━━━━━ Page ━━━━━

Re: bytea datatype documentation patch

From
Peter Eisentraut
Date:
Joe Conway writes:

> Here's a second bytea documentation patch. This one significantly
> expands the "Binary Data" section added by Bruce recently.

This is good material, just a couple of comments.

I feel that basing the whole discussion on what "ASCII" characters can be
stored, are nonprintable, must be escaped, etc. is not appropriate.
Bytea doesn't store characters, it stores bytes (or octets, as you wish).
The correspondence between bytes and characters is old-fashioned and
pretty much does not exist in SQL except for a few places such as
OCTET_LENGTH.

Conversely, the discussion about whether text should be able to cope with
zero bytes is nonsensical because text stores characters and not bytes.

So I would base this discussion on the premise "bytea stores binary data"
(insert examples).

Some stylistic issues:

bytea => <type>bytea</type>

NULLs => zero bytes/bytes of value zero ("NULL" is too overloaded)

'non-printable' => <quote>nonprintable</quote>

MUST => <emphasis>must</emphasis>

--
Peter Eisentraut   peter_e@gmx.net


Re: bytea datatype documentation patch

From
Joe Conway
Date:
Peter Eisentraut wrote:

> So I would base this discussion on the premise "bytea stores binary data"

━━━━━

The tasks:
1. Return the passage of the bytea documentation thread verbatim, starting at the words "Bytea doesn't store" and ending after the words "OCTET_LENGTH.".
2. In the bytea documentation thread, what wording does Peter Eisentraut recommend in place of "NULLs"?
3. According to the bytea documentation thread, why does Peter Eisentraut consider it inappropriate to base the discussion on which "ASCII" characters can be stored or must be escaped?

━━━━━ Data ━━━━━

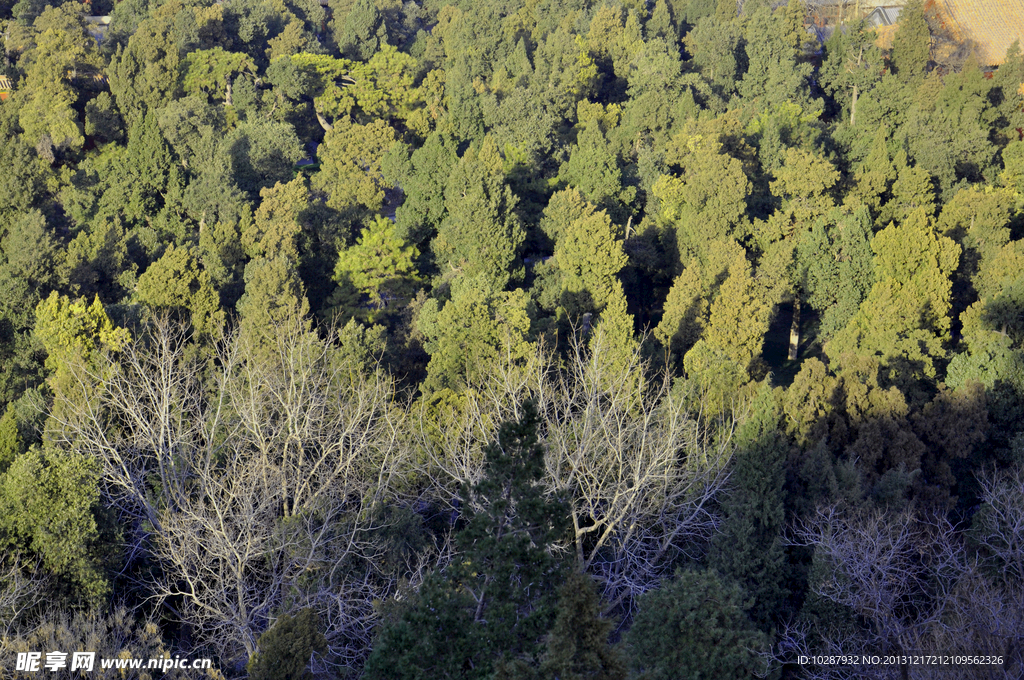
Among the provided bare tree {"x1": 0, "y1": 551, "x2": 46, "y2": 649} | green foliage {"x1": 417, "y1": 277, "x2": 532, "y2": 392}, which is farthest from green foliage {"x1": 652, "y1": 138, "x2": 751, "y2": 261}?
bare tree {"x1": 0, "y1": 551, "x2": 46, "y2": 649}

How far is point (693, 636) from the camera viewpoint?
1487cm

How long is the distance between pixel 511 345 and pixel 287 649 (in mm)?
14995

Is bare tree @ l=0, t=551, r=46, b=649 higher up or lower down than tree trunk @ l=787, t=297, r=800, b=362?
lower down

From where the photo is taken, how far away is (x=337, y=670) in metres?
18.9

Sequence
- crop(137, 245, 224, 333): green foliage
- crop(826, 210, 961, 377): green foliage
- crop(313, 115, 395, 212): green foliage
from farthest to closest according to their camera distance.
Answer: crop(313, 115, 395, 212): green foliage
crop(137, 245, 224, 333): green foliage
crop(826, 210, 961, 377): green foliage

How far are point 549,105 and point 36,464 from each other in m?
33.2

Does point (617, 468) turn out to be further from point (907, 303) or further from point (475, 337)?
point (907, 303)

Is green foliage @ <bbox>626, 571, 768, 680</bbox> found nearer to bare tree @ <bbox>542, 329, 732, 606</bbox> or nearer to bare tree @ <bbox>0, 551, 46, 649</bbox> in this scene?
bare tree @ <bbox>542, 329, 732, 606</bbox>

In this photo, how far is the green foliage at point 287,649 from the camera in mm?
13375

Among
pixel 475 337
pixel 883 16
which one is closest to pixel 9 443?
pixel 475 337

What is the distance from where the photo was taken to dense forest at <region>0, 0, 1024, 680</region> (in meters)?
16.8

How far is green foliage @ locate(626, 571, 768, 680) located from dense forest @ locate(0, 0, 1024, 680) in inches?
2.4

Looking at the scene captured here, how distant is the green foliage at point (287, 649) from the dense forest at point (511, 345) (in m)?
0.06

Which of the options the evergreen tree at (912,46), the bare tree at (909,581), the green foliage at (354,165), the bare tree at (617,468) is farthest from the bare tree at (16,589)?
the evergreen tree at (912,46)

━━━━━
━━━━━ Data ━━━━━

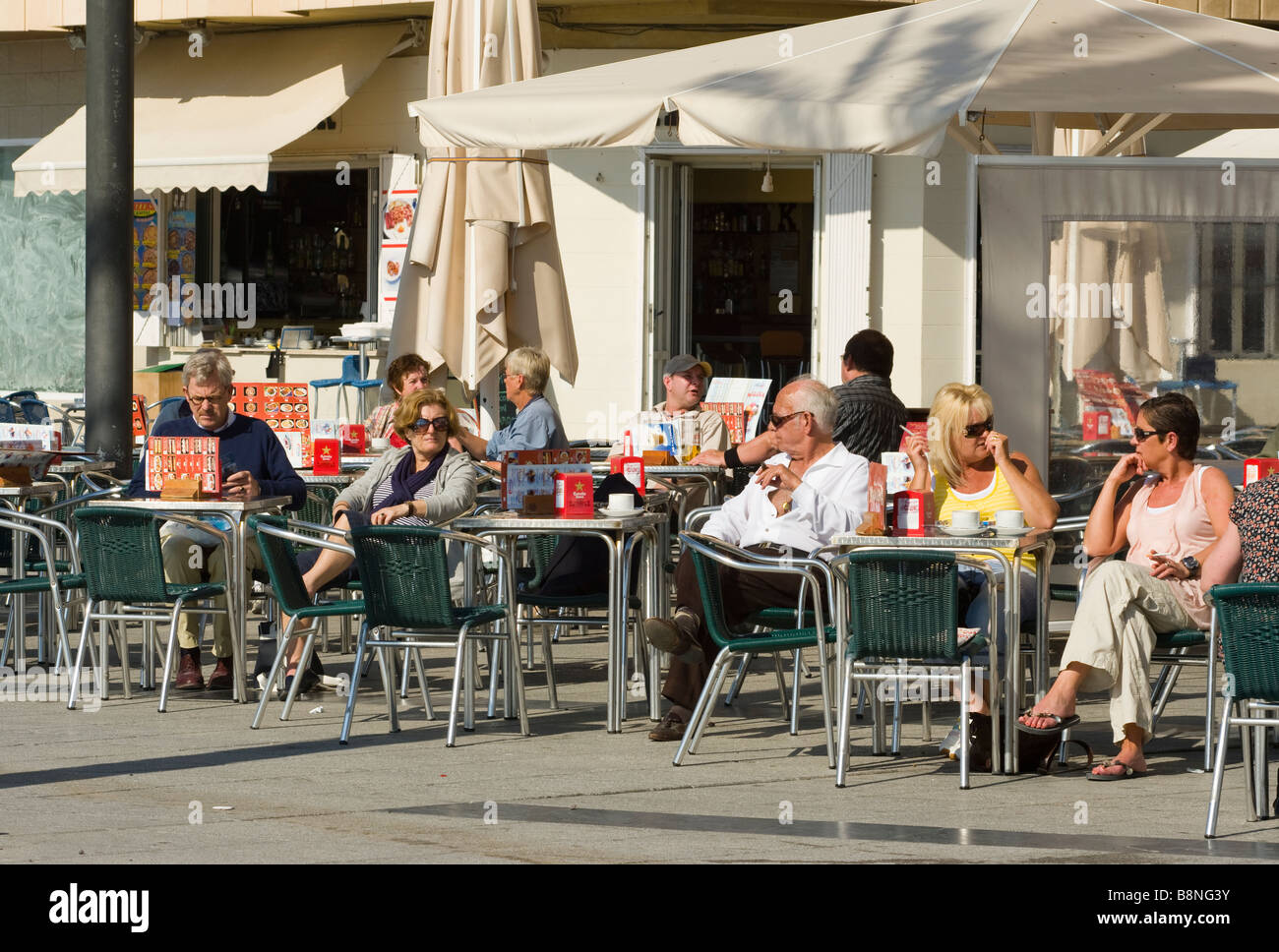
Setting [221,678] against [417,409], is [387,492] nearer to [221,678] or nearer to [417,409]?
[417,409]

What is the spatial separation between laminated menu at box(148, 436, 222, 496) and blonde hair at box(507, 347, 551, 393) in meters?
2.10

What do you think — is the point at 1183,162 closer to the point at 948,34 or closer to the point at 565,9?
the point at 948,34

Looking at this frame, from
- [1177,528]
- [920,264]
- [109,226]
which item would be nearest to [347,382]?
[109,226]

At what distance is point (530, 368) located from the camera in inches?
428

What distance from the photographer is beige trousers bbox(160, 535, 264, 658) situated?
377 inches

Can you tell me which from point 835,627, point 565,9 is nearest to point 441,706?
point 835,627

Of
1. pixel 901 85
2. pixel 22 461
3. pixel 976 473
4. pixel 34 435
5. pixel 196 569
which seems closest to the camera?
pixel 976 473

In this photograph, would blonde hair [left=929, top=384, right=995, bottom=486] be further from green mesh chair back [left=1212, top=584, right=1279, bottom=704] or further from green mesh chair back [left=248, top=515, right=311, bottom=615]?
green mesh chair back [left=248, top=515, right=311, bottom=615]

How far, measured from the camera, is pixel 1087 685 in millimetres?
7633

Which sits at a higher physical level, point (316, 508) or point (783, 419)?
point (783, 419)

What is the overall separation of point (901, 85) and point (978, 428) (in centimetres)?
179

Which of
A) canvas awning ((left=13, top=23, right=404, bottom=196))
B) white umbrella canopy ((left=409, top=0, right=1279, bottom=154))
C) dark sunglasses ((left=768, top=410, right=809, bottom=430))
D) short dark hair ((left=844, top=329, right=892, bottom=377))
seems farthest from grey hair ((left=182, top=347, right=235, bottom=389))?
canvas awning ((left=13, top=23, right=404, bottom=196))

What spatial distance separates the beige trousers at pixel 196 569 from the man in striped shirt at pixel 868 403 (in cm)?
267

━━━━━

The replies:
1.
Bytea doesn't store characters, it stores bytes (or octets, as you wish).
The correspondence between bytes and characters is old-fashioned and
pretty much does not exist in SQL except for a few places such as
OCTET_LENGTH.

2. He recommends "zero bytes" or "bytes of value zero".

3. Bytea does not store characters. It stores bytes, or octets. He adds that the correspondence between bytes and characters is old-fashioned and scarcely exists in SQL, apart from a few places such as OCTET_LENGTH.